§ **Prompt**
Please work out how many lines in the records below include the word "United", and reply with that number only.

§ **Exercise material**

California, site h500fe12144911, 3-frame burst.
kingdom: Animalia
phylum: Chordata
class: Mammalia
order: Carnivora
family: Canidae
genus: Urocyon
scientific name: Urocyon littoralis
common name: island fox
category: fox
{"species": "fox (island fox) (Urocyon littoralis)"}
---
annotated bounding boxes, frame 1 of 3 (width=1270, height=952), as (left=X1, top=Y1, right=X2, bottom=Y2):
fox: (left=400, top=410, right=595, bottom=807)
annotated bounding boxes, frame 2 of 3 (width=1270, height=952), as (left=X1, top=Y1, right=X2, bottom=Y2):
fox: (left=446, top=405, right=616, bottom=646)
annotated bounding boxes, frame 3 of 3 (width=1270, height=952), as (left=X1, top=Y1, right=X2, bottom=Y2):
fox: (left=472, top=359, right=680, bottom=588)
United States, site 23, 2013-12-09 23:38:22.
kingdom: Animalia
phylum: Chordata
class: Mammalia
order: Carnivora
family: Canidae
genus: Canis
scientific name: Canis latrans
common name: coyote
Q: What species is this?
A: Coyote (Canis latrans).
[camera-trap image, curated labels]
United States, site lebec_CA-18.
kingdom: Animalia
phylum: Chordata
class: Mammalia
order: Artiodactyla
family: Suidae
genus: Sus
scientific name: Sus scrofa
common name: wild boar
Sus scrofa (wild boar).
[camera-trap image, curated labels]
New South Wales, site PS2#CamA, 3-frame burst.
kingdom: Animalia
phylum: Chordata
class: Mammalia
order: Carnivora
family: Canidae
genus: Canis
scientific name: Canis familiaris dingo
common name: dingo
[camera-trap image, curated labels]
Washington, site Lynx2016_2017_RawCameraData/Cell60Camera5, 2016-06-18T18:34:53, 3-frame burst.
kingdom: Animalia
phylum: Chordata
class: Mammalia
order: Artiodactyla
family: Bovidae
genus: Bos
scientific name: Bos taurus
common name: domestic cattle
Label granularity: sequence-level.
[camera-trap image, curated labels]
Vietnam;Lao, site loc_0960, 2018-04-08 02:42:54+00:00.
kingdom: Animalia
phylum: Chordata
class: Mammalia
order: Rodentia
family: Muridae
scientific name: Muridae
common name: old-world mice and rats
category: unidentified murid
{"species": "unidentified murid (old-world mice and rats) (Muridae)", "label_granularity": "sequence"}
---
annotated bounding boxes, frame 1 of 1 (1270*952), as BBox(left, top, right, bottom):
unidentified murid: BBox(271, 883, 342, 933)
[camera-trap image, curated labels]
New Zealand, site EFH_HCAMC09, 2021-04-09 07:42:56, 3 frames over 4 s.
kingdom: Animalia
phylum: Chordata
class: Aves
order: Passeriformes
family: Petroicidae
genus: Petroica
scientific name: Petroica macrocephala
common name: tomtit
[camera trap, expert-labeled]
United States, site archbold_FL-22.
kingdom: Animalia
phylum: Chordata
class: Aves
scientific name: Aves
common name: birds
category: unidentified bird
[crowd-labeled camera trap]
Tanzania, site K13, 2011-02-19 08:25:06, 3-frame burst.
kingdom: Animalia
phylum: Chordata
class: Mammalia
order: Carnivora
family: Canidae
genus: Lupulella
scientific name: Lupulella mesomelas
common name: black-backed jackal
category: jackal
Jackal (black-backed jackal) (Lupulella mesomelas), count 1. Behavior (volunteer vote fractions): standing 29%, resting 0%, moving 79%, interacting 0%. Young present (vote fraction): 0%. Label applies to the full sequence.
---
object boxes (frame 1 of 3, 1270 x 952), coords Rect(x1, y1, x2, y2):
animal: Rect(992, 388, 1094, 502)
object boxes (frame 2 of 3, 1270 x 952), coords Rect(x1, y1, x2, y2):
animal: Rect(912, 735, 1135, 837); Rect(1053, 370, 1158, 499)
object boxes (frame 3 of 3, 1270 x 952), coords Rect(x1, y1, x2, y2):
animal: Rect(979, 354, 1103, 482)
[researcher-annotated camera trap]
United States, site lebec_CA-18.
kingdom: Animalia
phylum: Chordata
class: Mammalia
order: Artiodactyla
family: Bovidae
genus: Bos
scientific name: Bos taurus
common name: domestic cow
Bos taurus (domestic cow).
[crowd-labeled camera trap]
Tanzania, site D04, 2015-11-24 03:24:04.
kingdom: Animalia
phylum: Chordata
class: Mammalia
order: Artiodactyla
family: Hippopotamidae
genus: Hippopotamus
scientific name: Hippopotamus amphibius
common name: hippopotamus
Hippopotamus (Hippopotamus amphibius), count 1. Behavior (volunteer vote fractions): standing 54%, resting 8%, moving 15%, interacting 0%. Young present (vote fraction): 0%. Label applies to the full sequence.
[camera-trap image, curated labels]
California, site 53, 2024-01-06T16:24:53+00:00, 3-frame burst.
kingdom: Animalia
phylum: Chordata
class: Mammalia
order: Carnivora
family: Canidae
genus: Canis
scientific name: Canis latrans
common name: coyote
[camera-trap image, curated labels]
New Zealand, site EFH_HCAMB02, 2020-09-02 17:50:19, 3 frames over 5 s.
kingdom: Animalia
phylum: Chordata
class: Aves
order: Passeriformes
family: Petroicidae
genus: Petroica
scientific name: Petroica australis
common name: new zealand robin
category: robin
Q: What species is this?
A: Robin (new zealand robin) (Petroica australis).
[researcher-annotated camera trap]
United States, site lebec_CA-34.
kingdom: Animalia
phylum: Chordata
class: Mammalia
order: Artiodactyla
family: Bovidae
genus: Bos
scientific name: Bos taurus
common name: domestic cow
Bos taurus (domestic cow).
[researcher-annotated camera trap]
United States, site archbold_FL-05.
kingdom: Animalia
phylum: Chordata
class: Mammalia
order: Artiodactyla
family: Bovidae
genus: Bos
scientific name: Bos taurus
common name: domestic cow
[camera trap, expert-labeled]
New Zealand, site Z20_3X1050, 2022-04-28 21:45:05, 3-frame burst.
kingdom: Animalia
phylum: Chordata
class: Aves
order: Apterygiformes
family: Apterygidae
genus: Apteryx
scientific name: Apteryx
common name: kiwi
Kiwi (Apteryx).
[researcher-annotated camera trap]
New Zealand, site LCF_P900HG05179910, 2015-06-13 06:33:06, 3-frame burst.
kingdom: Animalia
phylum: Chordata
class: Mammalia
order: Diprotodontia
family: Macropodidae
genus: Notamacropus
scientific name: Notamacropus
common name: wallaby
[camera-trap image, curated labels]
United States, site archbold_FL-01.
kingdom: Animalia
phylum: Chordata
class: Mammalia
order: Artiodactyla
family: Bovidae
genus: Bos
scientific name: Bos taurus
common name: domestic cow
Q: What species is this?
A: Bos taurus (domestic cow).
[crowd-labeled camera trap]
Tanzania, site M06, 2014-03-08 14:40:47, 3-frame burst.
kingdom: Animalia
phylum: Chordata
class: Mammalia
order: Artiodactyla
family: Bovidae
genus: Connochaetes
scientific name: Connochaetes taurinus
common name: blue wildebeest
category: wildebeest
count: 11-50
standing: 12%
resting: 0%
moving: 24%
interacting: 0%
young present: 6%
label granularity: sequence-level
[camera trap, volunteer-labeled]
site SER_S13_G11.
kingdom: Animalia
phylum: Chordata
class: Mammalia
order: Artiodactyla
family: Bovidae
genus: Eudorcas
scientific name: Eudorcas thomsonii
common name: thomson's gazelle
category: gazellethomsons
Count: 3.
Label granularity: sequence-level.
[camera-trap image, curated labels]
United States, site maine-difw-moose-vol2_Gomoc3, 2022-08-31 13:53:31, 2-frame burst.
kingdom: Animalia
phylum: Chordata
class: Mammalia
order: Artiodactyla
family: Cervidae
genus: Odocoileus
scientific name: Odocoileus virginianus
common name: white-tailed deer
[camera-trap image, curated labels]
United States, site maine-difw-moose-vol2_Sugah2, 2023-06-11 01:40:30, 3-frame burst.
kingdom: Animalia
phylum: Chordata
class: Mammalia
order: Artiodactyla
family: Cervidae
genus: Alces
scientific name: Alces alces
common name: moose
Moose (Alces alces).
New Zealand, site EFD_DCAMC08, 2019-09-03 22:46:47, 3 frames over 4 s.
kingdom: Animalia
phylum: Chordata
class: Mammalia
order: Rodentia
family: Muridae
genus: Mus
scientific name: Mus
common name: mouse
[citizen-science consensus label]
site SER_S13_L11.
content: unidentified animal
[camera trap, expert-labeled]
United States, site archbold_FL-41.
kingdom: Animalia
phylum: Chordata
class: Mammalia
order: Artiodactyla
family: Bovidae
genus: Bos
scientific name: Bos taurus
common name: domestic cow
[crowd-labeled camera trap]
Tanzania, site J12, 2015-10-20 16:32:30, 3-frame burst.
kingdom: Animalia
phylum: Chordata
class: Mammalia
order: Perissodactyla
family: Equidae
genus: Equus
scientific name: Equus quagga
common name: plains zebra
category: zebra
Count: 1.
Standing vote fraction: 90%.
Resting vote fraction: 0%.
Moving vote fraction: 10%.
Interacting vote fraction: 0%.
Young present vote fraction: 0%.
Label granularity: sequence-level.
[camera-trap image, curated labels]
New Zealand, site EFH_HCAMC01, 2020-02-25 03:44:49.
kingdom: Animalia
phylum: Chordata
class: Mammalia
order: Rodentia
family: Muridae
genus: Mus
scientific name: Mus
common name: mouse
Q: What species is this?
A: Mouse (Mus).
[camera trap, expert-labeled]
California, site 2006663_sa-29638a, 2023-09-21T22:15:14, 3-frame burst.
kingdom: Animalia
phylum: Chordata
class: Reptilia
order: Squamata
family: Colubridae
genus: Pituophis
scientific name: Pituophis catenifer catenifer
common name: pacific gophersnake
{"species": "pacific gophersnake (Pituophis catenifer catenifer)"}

§ **Task solution**
10